Kedua, mengakui perbedaan identitas agama masing-masing (lakum
dinukum wa liya diin). Potongan ayat dari Surat al-Kafirun ini menjelaskan
bahwa Islam mangakui hak hidup pemeluk agama lain dan menghargai para
pemeluk agama-agama tersebut untuk menjalankan ajaran-ajaran agama
masing-masing.
Hal tersebut diatas yang menjadi dasar agama Islam dalam toleransi
beragama terlepas apa agamanya, penganut agama lain harus dihargai
sebagai manusia sesama makhluk ciptaan Allah. Salah satu hal penting yang
dapat menjadi modal untuk bisa bersikap toleran adalah mencari titik temu,
bukan melihat bahkan mencari perbadaaan yang ada (Majalah alKisah, edisi
30 Mei 12 Juni 2011: 12).
Kenyataan itulah yang tercermin dalam kehidupan keberagamaan di
Desa Traji yang saling menghormati antar pemeluk agama. Telah
disebutkan sebelumnya pada bab III bahwa kehidupan beragama masyarakat
Traji sangat menjunjung toleransi bahkan ketika dakwah Islam berlangsung,
dengan diadakanya acara keagamaan mereka yang menganut agama lain
ikut hadir bahkan walaupun ketika Idul Fitri mereka tetap ikut merayakanya.
Namun, mereka (dalam hal ini masyarakat non muslim) juga memaklumi
jika mereka merayakan hari kebesaran, masyarakat Islam tidak berani untuk
mengucapkan selamat. Hal ini dikarenakan, para ulama atau juga da’i masih
kontroversi mengenai pendapat tentang hukum memberikan selamat
terhadap pemeluk agama lain.
Dengan sikap masyarakat non muslim yang bisa memaklumi
pemahaman pemeluk agama Islam, menunjukkan adanya sikap saling
menghormati, saling mengerti, dan toleransi antar pemeluk agama pada
masyarakat Desa Traji. Sehingga dengan adanya sikap tersebut, kerukunan
hidup beragama antar pemeluk agama bisa saling terjaga dari tahun ke
tahun.
Meskipun pembangunan kehidupan umat beragama yang harmonis
menghadapi tantangan berat, namun ada beberapa peluang yang
menguntungkan yang dapat dijadikan landasan atau kaedah bersama
kedepan, yaitu:
Pertama, semua agama ingin mensejahterakan para pemeluknya,
secara universal agama ingin menolong orang-orang miskin dan teraniaya.

***

Instruksi 1:
Keluarkan tanpa perubahan bagian kutipan teks yang dibuka dengan kata-kata "Hal tersebut diatas" dan ditutup dengan "Juni 2011: 12).".

***

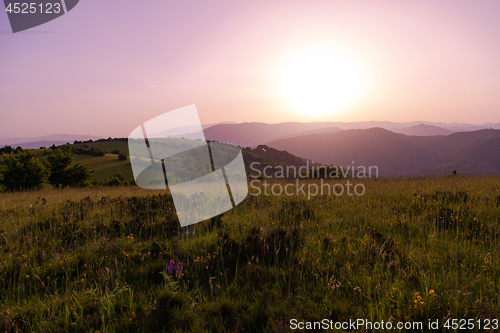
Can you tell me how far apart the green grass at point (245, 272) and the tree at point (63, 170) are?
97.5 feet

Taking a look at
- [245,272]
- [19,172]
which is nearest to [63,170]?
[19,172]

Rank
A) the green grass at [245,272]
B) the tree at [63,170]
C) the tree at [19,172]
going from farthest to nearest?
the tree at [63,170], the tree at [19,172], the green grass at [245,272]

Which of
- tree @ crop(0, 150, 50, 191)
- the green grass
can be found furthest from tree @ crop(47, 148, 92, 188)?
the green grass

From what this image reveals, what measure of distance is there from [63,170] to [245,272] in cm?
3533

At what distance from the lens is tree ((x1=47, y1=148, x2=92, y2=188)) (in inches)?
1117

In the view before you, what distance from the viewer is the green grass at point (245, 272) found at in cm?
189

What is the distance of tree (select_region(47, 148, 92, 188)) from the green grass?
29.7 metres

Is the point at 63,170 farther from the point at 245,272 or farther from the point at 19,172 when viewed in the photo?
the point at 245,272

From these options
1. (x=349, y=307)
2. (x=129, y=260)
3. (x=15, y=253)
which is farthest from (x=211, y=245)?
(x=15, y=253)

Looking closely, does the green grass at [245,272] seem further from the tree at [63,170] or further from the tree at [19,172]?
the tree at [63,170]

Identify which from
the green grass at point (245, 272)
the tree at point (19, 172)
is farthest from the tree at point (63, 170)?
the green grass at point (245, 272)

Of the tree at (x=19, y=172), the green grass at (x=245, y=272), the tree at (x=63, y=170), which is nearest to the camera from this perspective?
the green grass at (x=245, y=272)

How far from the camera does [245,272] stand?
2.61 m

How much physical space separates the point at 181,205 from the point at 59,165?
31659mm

***

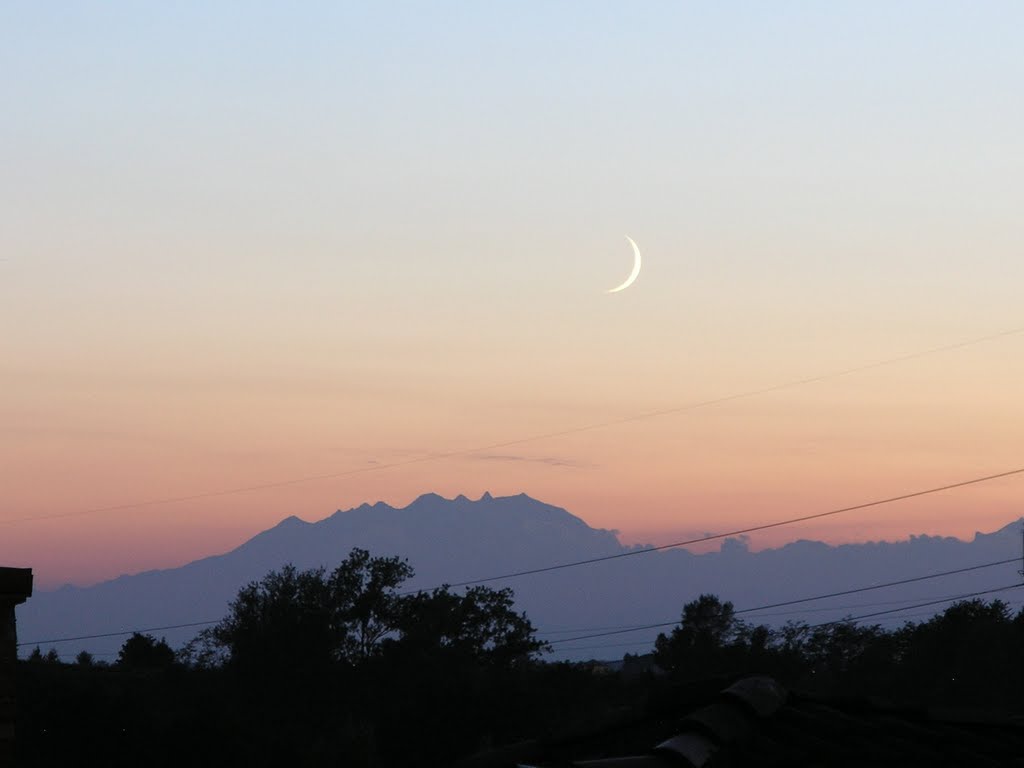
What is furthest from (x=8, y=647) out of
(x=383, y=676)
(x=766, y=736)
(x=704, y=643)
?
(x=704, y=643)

***

Instruksi 2:
Kembalikan secara persis baris-baris catatan mulai dari baris yang memuat "Can you tell" sampai baris yang memuat "the tree at [63,170], the", termasuk kedua baris itu.

Jawaban 1:
Hal tersebut diatas yang menjadi dasar agama Islam dalam toleransi
beragama terlepas apa agamanya, penganut agama lain harus dihargai
sebagai manusia sesama makhluk ciptaan Allah. Salah satu hal penting yang
dapat menjadi modal untuk bisa bersikap toleran adalah mencari titik temu,
bukan melihat bahkan mencari perbadaaan yang ada (Majalah alKisah, edisi
30 Mei 12 Juni 2011: 12).

Jawaban 2:
Can you tell me how far apart the green grass at point (245, 272) and the tree at point (63, 170) are?
97.5 feet

Taking a look at
- [245,272]
- [19,172]
which is nearest to [63,170]?
[19,172]

Rank
A) the green grass at [245,272]
B) the tree at [63,170]
C) the tree at [19,172]
going from farthest to nearest?
the tree at [63,170], the tree at [19,172], the green grass at [245,272]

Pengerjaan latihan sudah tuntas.